A faint outline of a man’s face, legs and folded arms can be seen without visual aids. But when Italian lawyer Secondo Pia took the first known photos of the shroud in 1898, his negatives revealed a more detailed look at the figure. Apparent whip marks and bloodstains are believed to show evidence of Roman crucifixion, an excruciating death sentence most condemned Roman citizens were exempted from because of its brutality.

Embedded sand and pollen are believed to place the shroud near Jerusalem, and evidence is offered that the image was not painted on the linen.

The symmetrical marks on the cloth are scorches from molten silver as it was rescued from a silver box during a fire in 1532.

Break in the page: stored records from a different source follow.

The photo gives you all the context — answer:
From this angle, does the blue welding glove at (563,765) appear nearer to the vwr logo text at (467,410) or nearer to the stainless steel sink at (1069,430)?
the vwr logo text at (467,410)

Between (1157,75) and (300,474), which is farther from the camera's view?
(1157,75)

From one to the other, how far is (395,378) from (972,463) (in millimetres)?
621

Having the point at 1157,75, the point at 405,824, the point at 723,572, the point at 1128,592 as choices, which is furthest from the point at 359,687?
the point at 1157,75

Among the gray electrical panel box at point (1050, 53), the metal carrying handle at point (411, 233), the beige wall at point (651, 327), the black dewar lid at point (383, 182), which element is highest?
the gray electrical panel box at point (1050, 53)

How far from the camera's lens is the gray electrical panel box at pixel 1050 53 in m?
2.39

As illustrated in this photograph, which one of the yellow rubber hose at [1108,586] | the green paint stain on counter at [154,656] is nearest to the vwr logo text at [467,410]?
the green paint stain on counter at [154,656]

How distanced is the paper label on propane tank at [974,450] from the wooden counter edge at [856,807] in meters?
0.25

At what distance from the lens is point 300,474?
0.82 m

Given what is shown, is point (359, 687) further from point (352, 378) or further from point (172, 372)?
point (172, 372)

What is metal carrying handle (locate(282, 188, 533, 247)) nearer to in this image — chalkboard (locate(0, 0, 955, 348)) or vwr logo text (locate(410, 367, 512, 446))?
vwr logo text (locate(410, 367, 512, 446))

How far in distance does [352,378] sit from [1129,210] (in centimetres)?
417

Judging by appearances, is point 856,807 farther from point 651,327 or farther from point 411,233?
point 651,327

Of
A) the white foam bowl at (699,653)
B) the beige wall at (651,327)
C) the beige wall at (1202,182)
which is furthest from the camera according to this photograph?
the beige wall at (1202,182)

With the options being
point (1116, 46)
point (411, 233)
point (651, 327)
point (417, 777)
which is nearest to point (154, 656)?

Three laboratories used radiocarbon dating in 1988, tracing the cloth to between A.D. 1260 and 1390, long after Jesus’ time. The detailed published findings, however, cast doubt on whether the sample tested was representative of the whole cloth, dissenters have said.

Researchers hope advanced radiocarbon dating will soon shed more light on the shroud’s origin. The center’s goal, Walsh said, is to present all available research and leave the conclusion to the viewer. “People respond to this with their heart,” he said. “Our goal here is not to answer the question for them.”

Walsh will be conducting experiments this summer related to linen’s reaction to chemicals that might alter the accuracy of radiocarbon dating.

The cloth will be on display again through June 24, 2015, behind bulletproof glass in Turin. It was on display in 2000, when Walsh visited, and again in 2010. Security concerns and chemical preservation of the shroud prevent it from being displayed more often.

Researchers have more tools now than ever, Walsh said.

“It’s all recent discoveries and science. . It’s all as if we’re supposed to understand it now,” he said. “Every time we get closer, it gets further away.”